◆ **Data provided**:
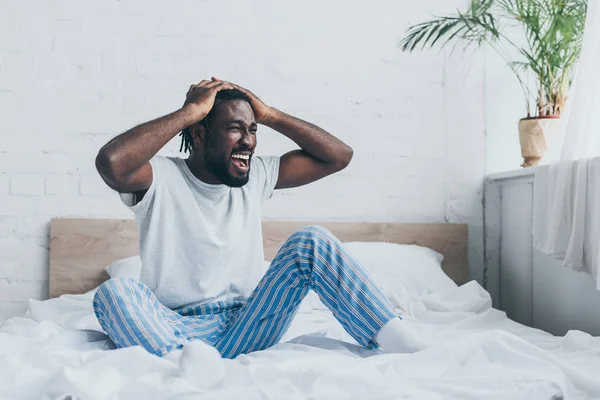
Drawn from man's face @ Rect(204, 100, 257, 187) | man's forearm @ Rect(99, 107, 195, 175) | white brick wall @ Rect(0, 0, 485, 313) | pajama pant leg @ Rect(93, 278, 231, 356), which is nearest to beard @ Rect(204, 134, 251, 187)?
man's face @ Rect(204, 100, 257, 187)

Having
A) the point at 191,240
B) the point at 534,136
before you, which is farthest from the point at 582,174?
the point at 191,240

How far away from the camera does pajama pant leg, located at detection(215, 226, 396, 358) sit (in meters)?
1.40

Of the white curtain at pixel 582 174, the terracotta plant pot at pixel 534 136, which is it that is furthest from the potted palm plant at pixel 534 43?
the white curtain at pixel 582 174

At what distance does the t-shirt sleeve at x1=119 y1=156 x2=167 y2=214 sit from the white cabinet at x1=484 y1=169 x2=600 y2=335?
1316mm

◆ **What the task asks**: Copy all of the lines above verbatim, omitting the pictures.

◆ **Answer in full**:
Drawn from man's face @ Rect(204, 100, 257, 187) | man's forearm @ Rect(99, 107, 195, 175) | white brick wall @ Rect(0, 0, 485, 313) | pajama pant leg @ Rect(93, 278, 231, 356), which is nearest to beard @ Rect(204, 134, 251, 187)?
man's face @ Rect(204, 100, 257, 187)

Having
A) the point at 191,240
B) the point at 534,136
before you, which is farthest from the point at 582,174?
the point at 191,240

How far away from the camera does pajama pant leg, located at detection(215, 226, 396, 358) sit (in meters)?
1.40

Of the white curtain at pixel 582 174, the terracotta plant pot at pixel 534 136, which is it that is furthest from the potted palm plant at pixel 534 43?
the white curtain at pixel 582 174

At what distance does the t-shirt sleeve at x1=119 y1=156 x2=167 y2=214 sit from the white cabinet at x1=484 y1=169 x2=600 y2=335?
1316mm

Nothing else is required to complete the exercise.